Lesson 1: What does it take

You will need to come to lie down onto the floor. And as I see it, most places may not be cut out for this. There might be no good default place to lie down onto the floor. The narrow strip on the cold bedroom floor seems uninviting, and even the best interior designers pack the living room carpet with as many sofas, chairs, coffee tables, end tables, and flower pots as they possibly can. The things I’ve seen. 

The floor has been neglected, feared even, to such extended that the Chinese invented several movement methods where you touch the floor strictly with your feet; in socks and shoes. This includes, probably, most variants of Tai Chi and Chi Gong. The floor is lava.

But we need the floor. Lying down is liberating. It liberates us from many burdens gravity bestows on us; it enables us to have a fresh look at age old movement habits, and to let go of rigid postures. There’s no need to hold balance, and no fear of falling – because we’re already lying on the floor. Lying down on a firm surface, not too hard and not too soft, is a gateway to introspection.

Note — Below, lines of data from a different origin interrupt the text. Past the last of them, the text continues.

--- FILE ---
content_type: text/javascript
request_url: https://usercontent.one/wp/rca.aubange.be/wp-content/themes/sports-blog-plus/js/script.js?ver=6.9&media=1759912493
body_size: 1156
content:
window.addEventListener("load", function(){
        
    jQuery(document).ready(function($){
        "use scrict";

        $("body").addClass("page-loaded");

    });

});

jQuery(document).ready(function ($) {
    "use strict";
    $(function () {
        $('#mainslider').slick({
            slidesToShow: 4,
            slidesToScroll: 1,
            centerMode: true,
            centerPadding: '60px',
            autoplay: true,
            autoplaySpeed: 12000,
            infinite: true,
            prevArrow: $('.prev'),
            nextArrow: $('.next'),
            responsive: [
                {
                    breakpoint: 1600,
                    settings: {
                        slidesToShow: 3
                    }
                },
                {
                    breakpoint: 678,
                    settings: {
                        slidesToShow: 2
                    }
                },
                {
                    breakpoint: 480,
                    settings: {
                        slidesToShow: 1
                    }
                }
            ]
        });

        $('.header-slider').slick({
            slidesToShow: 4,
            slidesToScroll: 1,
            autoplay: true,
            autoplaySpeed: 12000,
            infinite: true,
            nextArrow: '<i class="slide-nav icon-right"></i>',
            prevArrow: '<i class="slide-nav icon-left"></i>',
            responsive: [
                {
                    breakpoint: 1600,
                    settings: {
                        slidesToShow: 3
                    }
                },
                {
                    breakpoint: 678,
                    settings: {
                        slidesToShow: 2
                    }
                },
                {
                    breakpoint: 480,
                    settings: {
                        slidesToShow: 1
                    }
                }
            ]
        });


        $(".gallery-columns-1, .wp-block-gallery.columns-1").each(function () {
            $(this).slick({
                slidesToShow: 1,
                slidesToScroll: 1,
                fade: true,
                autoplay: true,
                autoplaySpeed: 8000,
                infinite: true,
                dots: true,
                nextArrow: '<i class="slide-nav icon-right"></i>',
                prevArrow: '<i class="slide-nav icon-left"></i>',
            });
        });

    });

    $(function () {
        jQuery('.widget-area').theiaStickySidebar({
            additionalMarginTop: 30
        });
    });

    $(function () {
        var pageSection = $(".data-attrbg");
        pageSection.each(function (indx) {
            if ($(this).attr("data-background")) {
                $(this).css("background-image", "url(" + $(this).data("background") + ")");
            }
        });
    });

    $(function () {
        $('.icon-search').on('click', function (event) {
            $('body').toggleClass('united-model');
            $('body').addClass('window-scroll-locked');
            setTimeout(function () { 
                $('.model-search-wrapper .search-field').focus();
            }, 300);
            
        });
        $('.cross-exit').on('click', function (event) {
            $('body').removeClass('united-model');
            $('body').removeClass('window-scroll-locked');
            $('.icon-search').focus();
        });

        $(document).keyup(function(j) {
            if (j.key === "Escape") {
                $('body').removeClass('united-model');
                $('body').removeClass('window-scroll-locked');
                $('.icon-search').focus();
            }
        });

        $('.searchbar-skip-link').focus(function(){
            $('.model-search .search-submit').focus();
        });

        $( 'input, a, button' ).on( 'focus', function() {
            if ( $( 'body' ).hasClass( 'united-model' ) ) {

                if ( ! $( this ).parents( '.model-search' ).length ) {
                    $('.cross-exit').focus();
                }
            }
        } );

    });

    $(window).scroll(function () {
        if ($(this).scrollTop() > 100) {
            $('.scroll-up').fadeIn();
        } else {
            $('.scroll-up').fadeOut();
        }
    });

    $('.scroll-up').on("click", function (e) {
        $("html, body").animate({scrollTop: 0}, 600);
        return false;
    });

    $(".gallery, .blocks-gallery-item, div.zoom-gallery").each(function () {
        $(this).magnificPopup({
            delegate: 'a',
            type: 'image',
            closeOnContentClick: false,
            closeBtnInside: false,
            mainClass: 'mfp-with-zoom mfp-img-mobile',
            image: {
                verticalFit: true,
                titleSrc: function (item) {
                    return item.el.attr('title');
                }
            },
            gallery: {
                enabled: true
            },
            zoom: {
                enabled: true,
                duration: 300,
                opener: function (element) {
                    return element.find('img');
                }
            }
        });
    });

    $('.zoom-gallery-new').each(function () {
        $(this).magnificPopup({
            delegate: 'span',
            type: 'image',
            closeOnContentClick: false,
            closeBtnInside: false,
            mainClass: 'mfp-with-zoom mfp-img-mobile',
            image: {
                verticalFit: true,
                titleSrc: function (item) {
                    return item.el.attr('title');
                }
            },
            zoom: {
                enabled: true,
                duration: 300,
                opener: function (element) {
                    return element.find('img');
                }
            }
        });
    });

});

Students tell stories to other students, and Moshé Feldenkrais is said to have asked: „What was the greatest contribution of Sigmund Freud to Psychology?”, and his answer is told to surprise: „He asked people to lie down. Freud himself was sitting behind his clients, letting them rest reclined and experience themselves, without feeling observed, controlled, or manipulated. From all the great many things Sigmund Freud has discovered, this was by far his most important discovery, and also the one most overlooked and least understood.” So it is told.

You will root for the floor too, soon.

Yoga on Youtube, the COVID lockdowns, and Apple Fitness+ have already helped a lot in this regard. Clear yourself some space. But don’t limit yourself to a six by two feet (180 x 60 cm) hard plastic mat. Spread out a big, snuggly blanket and line up all the pillows and towels you could possibly need. Claim your big, cozy, warm, safe space on the floor. The space should promise an enjoyable experience. Without draft wind coming from under the door or window. It should be spacious enough for you to be able to fully stretch yourself out. „Yourself”, this includes your arms, out to the sides. Wide enough so that you could roll to your left and your right, maybe even all the way onto your belly. You shouldn’t run danger to hit your head, and shouldn’t have to stick your feet under a chair or a bed or a side-board. And when your nephew comes running in, the swinging door blades shouldn’t leave bruises on your legs.

So you have your space.

Then please come to lie down on your side. 

And they will tell you which side to choose. But I’m telling you: your two sides are not equal. In fact they might be as different as with two different people.